Taken together, our results established a method that allowed the samples to be stored at room temperature for at least 1 day prior to cryopreservation. GTC solution was found to effectively preserve rhizosphere soil samples at room temperature, eliminating the requirement of immediate freezing of rhizosphere soil samples during large-scale sampling in fields. This method did not affect the bacterial community structure and diversity of the rhizosphere soil. Accordingly, our novel approach may facilitate sample collection for plant rhizosphere microbiome analysis on a large scale and promote the investigation of plant–microbe interactions.
Pearson correlation coefficients showing the relative abundance of different operational taxonomic units (OTUs) in the analyzed samples.
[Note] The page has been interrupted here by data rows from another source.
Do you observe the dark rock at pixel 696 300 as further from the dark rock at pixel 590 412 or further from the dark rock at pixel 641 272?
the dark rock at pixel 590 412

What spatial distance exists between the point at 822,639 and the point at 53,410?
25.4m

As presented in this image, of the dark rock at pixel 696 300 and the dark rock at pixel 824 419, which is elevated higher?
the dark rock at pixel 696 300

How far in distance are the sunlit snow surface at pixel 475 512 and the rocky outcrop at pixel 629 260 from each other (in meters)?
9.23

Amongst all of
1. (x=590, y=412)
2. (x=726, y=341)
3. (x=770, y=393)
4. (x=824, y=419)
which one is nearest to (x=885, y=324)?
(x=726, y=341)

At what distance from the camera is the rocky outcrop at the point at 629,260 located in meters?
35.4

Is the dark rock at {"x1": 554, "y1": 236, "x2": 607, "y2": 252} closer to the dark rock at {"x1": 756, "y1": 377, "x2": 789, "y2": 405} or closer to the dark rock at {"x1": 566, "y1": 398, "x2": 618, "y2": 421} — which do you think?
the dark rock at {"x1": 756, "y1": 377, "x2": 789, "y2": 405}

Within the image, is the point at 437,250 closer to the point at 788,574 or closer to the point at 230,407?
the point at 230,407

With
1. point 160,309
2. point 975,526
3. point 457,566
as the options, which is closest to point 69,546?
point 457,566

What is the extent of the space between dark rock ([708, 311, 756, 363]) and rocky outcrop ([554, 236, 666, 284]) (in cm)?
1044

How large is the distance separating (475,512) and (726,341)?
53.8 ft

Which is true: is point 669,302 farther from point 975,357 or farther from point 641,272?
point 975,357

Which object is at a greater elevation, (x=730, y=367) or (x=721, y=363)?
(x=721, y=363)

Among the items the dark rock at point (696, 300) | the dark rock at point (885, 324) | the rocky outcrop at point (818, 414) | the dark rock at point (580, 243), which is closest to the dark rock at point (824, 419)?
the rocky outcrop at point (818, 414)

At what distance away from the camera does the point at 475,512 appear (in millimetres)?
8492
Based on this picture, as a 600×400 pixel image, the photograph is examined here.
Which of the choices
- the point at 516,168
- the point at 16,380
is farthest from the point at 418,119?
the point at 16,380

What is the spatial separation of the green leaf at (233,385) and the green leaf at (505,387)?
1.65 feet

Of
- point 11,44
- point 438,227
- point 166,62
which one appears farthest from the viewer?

FR-2d, rhizosphere samples stored at −7 °C for 2 days (n = 3). FR-8d (RT) and FR-31d (RT) are rhizosphere samples stored at −7 °C for 8 and 31 days, respectively, thawed at room temperature for 15 min before DNA isolation (n = 3). GTC-2d, -8d, and 31d are samples stored in 100 μL of GTC guanidine thiocyanate at room temperature for 24 h, and −20 ° for 1, 7, and 30 days, respectively (n = 3). RT-2d, -8d, and 31d are samples stored at room temperature for 2, 8, and 31 days, respectively (n = 3).